Se você se interessa por definições mais detalhadas sobre projetos, eu indico o guia “Gerenciamento de projetos em 7 passos, uma abordagem prática”, do professor Armando Terribili Filho, doutor em Educação pela Unesp, mestre em admistração de empresas pela Fecap. O livro me acompanha há alguns anos e já me ajudou desde tirar ideias mirabolantes de pauta do papel até inventar modelos de relatórios narrativos para apresentar a parceiros e apoiadores.  

Pauta agora é projeto?

Pauta pode e deve continuar sendo pauta para a grande maioria dos jornalistas em seu trabalho cotidiano. Mas para entender em termos práticos: se um repórter ou produtor de conteúdo na redação ganhou uma bolsa de reportagem ou um financiamento para cobrir um tema específico, ele tem um orçamento delimitado para trabalhar, uma data final de vigência da bolsa, quando todas as atividades precisam estar entregues e um tema para trabalhar. Isso é um projeto editorial.

Da forma similar, imagine produzir um conteúdo multiplaforma envolvendo repórteres, editores, designers, ilustradores, roteiristas, produtores de vídeo e desenvoveldores. Manter todos informados, trabalhando na mesma direção e em condições favoráveis – deadlines atingíveis, entregáveis definidos, ferramentas de trabalho adequadas e briefings em dia, por exemplo – pode ir além do que é possível para o papel tradicional de editor. O editor de projetos pode ter um papel central para o sucesso deste tipo de produção multiplaforma. Então, se você atua em alguma posição com certo poder de decisão numa redação, talvez seja hora de pensar pauta também como projeto.

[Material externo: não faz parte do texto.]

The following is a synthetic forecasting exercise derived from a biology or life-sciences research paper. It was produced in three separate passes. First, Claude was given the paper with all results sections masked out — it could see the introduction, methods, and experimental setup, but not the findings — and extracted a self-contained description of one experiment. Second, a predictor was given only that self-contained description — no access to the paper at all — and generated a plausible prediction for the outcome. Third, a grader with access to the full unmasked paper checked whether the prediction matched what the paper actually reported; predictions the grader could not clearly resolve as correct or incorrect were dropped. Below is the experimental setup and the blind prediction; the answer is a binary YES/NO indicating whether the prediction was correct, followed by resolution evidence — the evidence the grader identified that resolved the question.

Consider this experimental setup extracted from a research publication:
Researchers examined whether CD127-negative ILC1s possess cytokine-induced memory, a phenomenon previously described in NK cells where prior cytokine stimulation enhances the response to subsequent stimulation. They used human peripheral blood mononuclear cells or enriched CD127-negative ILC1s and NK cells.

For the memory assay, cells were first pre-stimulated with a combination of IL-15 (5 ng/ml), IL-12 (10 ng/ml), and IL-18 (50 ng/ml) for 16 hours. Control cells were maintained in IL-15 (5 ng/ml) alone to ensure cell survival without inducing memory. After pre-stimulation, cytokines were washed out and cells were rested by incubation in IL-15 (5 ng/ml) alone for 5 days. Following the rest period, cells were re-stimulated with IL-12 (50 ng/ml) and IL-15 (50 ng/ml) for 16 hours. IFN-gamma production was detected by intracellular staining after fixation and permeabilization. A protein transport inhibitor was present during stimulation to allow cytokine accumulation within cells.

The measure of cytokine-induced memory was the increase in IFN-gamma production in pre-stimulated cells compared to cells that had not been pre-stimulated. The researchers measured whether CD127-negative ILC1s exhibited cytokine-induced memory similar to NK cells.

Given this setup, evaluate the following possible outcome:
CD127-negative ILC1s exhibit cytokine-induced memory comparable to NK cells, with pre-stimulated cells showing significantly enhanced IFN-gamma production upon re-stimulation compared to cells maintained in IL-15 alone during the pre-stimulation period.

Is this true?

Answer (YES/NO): YES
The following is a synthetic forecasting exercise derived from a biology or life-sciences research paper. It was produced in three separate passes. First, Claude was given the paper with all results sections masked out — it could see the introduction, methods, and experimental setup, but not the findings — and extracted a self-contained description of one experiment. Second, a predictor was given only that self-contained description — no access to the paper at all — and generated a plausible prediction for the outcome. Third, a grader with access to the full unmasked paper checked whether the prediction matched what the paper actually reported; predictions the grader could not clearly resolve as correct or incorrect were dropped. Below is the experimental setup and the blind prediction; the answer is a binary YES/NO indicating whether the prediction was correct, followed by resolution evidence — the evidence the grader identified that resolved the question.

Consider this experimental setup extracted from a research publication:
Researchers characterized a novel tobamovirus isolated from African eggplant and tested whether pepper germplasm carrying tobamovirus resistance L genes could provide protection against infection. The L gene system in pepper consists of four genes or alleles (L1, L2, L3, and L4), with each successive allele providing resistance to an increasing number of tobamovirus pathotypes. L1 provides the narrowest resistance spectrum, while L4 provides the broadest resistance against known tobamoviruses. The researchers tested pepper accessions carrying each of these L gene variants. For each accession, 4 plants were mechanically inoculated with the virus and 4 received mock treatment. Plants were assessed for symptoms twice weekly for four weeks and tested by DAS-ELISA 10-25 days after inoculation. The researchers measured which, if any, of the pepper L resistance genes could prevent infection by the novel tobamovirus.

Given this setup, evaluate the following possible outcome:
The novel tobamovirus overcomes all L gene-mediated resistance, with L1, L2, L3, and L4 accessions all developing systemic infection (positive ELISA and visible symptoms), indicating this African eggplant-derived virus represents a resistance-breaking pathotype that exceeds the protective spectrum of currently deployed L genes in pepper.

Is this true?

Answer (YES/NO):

Recentemente visitei a redação do The Washington Post e conversei com o editor de Américas, Matthew Hay Brown. Ele destacou a vantagem de trabalhar em conjunto com o editor de projetos, lidando com toda a agenda de reuniões e comunicação entre as equipes, para tirar do papel contéudos com propostas visuais imersivas. Ele citou como exemplo a produção Destroying Maya treasures to build a tourist train, publicada em dezembro de 2022.        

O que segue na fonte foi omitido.